What you will do: Please give the lines below again, replacing "player's hand" with "player's glove" everywhere it occurs and changing nothing else.
--- Given records ---
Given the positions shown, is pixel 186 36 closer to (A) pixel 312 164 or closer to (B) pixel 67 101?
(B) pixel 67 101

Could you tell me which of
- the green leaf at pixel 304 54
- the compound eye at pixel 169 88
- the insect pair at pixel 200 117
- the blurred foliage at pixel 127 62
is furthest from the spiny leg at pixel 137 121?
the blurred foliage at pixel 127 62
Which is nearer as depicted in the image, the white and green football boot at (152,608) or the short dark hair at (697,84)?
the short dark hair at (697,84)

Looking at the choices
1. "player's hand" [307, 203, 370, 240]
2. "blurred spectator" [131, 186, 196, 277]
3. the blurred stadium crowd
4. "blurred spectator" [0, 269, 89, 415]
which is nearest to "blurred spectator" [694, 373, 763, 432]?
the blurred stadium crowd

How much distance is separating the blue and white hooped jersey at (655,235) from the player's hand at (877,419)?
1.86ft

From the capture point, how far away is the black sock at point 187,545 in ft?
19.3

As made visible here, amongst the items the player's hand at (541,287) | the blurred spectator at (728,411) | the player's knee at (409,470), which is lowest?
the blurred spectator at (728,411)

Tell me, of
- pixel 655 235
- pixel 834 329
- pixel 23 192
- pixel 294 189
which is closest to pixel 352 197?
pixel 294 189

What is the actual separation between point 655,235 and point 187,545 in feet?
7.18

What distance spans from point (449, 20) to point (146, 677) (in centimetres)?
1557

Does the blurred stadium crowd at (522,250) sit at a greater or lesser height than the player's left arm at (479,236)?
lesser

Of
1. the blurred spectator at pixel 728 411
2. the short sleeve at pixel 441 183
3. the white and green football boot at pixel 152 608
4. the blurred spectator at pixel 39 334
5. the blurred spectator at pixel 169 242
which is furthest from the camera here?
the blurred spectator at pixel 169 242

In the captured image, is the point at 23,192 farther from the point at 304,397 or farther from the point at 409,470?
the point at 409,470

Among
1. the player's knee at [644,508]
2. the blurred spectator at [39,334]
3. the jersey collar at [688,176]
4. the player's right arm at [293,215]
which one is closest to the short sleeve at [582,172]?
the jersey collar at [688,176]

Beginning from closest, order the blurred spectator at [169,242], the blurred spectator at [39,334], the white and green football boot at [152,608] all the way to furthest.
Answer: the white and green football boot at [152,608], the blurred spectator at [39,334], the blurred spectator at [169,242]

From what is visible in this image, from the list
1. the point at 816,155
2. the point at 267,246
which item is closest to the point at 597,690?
---
Solved exercise:
Given the positions shown, is pixel 186 36 closer to (A) pixel 312 164 or closer to (B) pixel 67 101?
(B) pixel 67 101

Could you tell me which of
- the green leaf at pixel 304 54
- the compound eye at pixel 169 88
- the insect pair at pixel 200 117
- the blurred foliage at pixel 127 62
is furthest from the spiny leg at pixel 137 121?
the blurred foliage at pixel 127 62
Which is nearer as depicted in the image, the white and green football boot at (152,608) or the short dark hair at (697,84)?
the short dark hair at (697,84)

Looking at the choices
1. "player's glove" [307, 203, 370, 240]
2. "blurred spectator" [131, 186, 196, 277]
3. the blurred stadium crowd
4. "blurred spectator" [0, 269, 89, 415]
which is nearest to "blurred spectator" [694, 373, 763, 432]?
the blurred stadium crowd

How much distance is separating the blue and white hooped jersey at (655,235) from the player's glove at (877,419)?
1.86ft

From the capture point, how far away is the black sock at point 187,545 in ft?
19.3

As made visible here, amongst the items the player's glove at (541,287) | the blurred spectator at (728,411) | the player's knee at (409,470), which is lowest?
the blurred spectator at (728,411)

Tell me, of
- pixel 655 235
- pixel 834 329
- pixel 23 192
- pixel 294 189
which is closest to pixel 352 197?
pixel 294 189

What is the actual separation between point 655,235 and point 187,545 in feet?
7.18

What distance spans from point (449, 20) to point (146, 677) (in centimetres)?
1557

Does the blurred stadium crowd at (522,250) sit at a greater or lesser height than the player's left arm at (479,236)?
lesser

Of
1. the blurred spectator at pixel 728 411
2. the short sleeve at pixel 441 183
3. the white and green football boot at pixel 152 608
4. the blurred spectator at pixel 39 334
5. the blurred spectator at pixel 169 242
which is furthest from the camera here?
the blurred spectator at pixel 169 242

In the captured image, is the point at 23,192 farther from the point at 304,397 or farther from the point at 409,470?
the point at 409,470

Among
1. the player's knee at [644,508]
2. the blurred spectator at [39,334]
3. the jersey collar at [688,176]
4. the player's right arm at [293,215]
which one is closest to the short sleeve at [582,172]?
the jersey collar at [688,176]

Beginning from closest, order the blurred spectator at [169,242], the blurred spectator at [39,334], the white and green football boot at [152,608] all the way to furthest.
Answer: the white and green football boot at [152,608], the blurred spectator at [39,334], the blurred spectator at [169,242]

From what is visible in this image, from the list
1. the point at 816,155
2. the point at 267,246
which item is closest to the point at 597,690?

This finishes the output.